学科一般~過去問私的解説&ヒント~第55回気象予報士試験

問9:大気境界層の特徴

問題文

一般風の弱い晴れた日中における,平坦で地表面状態が一様な陸上の大気境界層の 一般的な特徴について述べた次の文(a)〜(d)の正誤の組合せとして正しいものを,下記 の1〜5の中から 1 つ選べ。

(a) 接地境界層を除く大気境界層内では,大気が上下によく混合されているので,風 速は鉛直方向にほぼ一様になる。

(b) 水蒸気は地表面から大気に供給されるので,相対湿度は接地境界層の上端から大 気境界層の上端まで高度とともに次第に減少する。

(c) 接地境界層内では,温位が高度とともに減少する絶対不安定な状態が持続するこ とがある。

(d) 大気境界層内の気温は日の出から午後にかけて上昇するが,大気境界層の上端の 高度は,この間ほとんど変化しない。

③ (a)正, (b)誤, (c)正, (c)誤

(a)大気境界層内の鉛直分布「風速」

はれの
はれの

大気境界層での風速の変化を思い出してみよう!

この大気境界層内で晴天日の正午、風速の鉛直分布はどんなだったか覚えていますか?

晴天日の正午における大気境界層内の風速

だから(a)の「 接地境界層を除く大気境界層内では,大気が上下によく混合されているので,風速は鉛直方向にほぼ一様になる。
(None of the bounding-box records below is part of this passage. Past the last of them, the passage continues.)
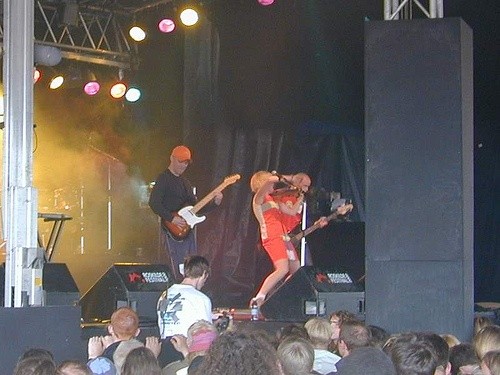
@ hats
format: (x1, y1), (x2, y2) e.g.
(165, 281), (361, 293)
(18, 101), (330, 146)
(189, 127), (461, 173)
(171, 145), (192, 161)
(186, 320), (218, 354)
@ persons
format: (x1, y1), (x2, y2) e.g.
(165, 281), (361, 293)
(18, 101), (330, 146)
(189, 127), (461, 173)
(288, 173), (328, 267)
(250, 171), (303, 321)
(14, 254), (500, 375)
(148, 145), (222, 284)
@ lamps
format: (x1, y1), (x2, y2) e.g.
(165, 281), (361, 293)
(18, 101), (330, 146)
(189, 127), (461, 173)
(80, 67), (100, 97)
(156, 4), (177, 34)
(38, 65), (65, 90)
(105, 72), (127, 99)
(127, 15), (150, 42)
(125, 78), (143, 104)
(34, 66), (42, 85)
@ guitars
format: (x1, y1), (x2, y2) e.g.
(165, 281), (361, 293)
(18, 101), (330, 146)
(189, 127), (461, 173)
(160, 173), (241, 243)
(258, 204), (355, 262)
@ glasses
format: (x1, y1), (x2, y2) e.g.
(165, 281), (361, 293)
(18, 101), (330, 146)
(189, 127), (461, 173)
(329, 320), (338, 325)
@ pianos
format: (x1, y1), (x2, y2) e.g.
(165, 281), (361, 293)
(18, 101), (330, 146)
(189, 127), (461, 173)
(34, 213), (73, 264)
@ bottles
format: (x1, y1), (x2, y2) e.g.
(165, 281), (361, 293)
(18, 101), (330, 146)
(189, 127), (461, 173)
(250, 298), (258, 321)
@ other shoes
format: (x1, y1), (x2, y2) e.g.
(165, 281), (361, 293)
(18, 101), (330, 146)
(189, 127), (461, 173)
(248, 297), (266, 321)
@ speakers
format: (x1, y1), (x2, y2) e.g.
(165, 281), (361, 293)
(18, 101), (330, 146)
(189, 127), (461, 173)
(1, 262), (177, 322)
(258, 263), (365, 321)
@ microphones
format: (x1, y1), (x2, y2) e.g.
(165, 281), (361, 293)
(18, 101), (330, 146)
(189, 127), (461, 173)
(271, 169), (287, 182)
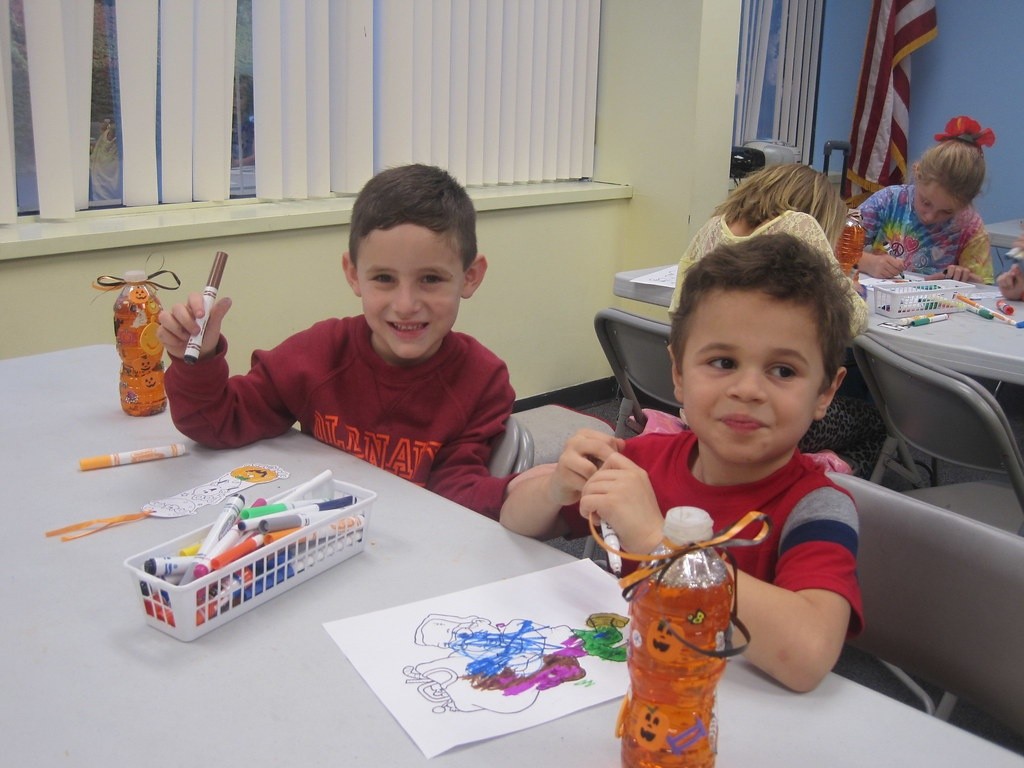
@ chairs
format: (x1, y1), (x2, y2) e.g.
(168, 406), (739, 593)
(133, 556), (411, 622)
(852, 331), (1024, 537)
(825, 470), (1024, 757)
(593, 307), (683, 438)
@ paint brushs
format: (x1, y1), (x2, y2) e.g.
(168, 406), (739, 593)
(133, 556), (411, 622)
(880, 292), (1024, 328)
(881, 240), (905, 280)
(183, 250), (227, 366)
(79, 443), (187, 471)
(996, 299), (1015, 315)
(138, 467), (367, 629)
(595, 458), (622, 580)
(896, 312), (949, 326)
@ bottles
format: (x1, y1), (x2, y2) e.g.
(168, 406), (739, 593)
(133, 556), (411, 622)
(834, 208), (866, 277)
(112, 270), (168, 417)
(621, 507), (737, 768)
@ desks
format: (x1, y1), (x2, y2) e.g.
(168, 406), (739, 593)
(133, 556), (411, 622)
(0, 345), (1024, 768)
(612, 264), (1024, 487)
(983, 218), (1024, 249)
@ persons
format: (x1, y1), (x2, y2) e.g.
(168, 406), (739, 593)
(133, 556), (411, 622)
(499, 233), (865, 691)
(157, 164), (558, 520)
(669, 165), (890, 478)
(229, 73), (254, 167)
(996, 264), (1023, 471)
(88, 122), (120, 198)
(853, 116), (997, 286)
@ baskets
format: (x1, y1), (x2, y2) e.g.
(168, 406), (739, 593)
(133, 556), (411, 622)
(873, 278), (975, 319)
(122, 469), (377, 643)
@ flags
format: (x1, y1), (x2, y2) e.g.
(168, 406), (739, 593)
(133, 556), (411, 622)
(844, 0), (938, 210)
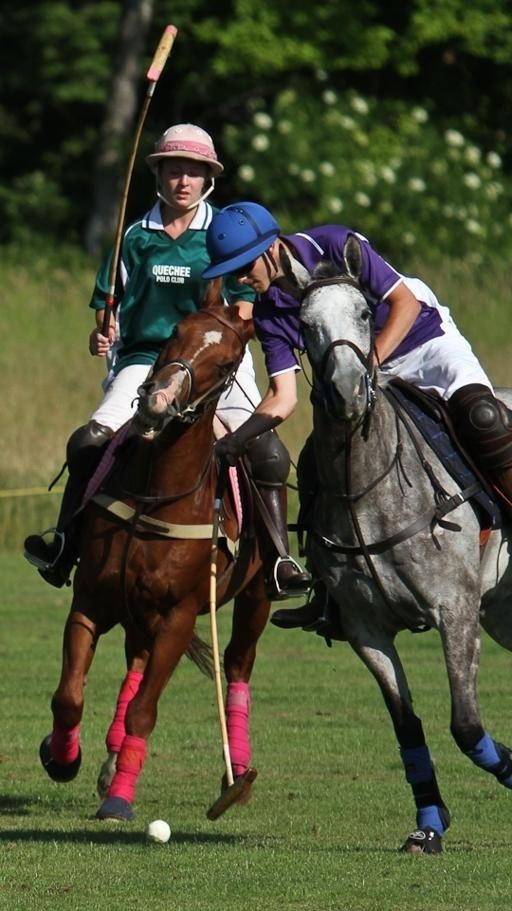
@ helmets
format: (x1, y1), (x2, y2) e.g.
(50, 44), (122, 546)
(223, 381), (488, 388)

」は正しい!

(b)「相対湿度」=「混合比」

※用語解説「混合比

大気境界層内の湿度(混合比)は、下のように混合層では一様。

晴天日の正午における大気境界層内の混合比

そして気温は上層ほど低くなるので、飽和水蒸気圧は上層ほど減少します。

ってことは相対湿度は高度とともに増加するってことですよね。

だから(b)の「 水蒸気は地表面から大気に供給されるので,相対湿度は接地境界層の上端から大気境界層の上端まで高度とともに次第に減少する。」は誤り!

(c)大気境界層内の鉛直分布「温位」

晴天日の正午における大気境界層内の温位

混合層内は、空気がよくかき混ぜられていて、温位はほぼ一様です。

はれの
はれの

でも接地層では、暖かくなった地表面によって暖められ続けるために、接地層内での下層と上層で温度差が大きくなっています。

下層から上層まで熱が伝わるのが間に合ってないイメージです。

だから(c)の「 接地境界層内では,温位が高度とともに減少する絶対不安定な状態が持続することがある。」は正しい!

(d)大気境界層内の鉛直分布「気温」

大気境界層の上端の「高度が変わるんかい・変わらんのかい」問題。

はれの
はれの

移行層は、上にある自由大気に押しつぶされたり、下から混合層の対流が入り込んだり、さまざまな変化が見られます。

だから(d)の「 大気境界層内の気温は日の出から午後にかけて上昇するが,大気境界層の上端の 高度は,この間ほとんど変化しない。」は誤り!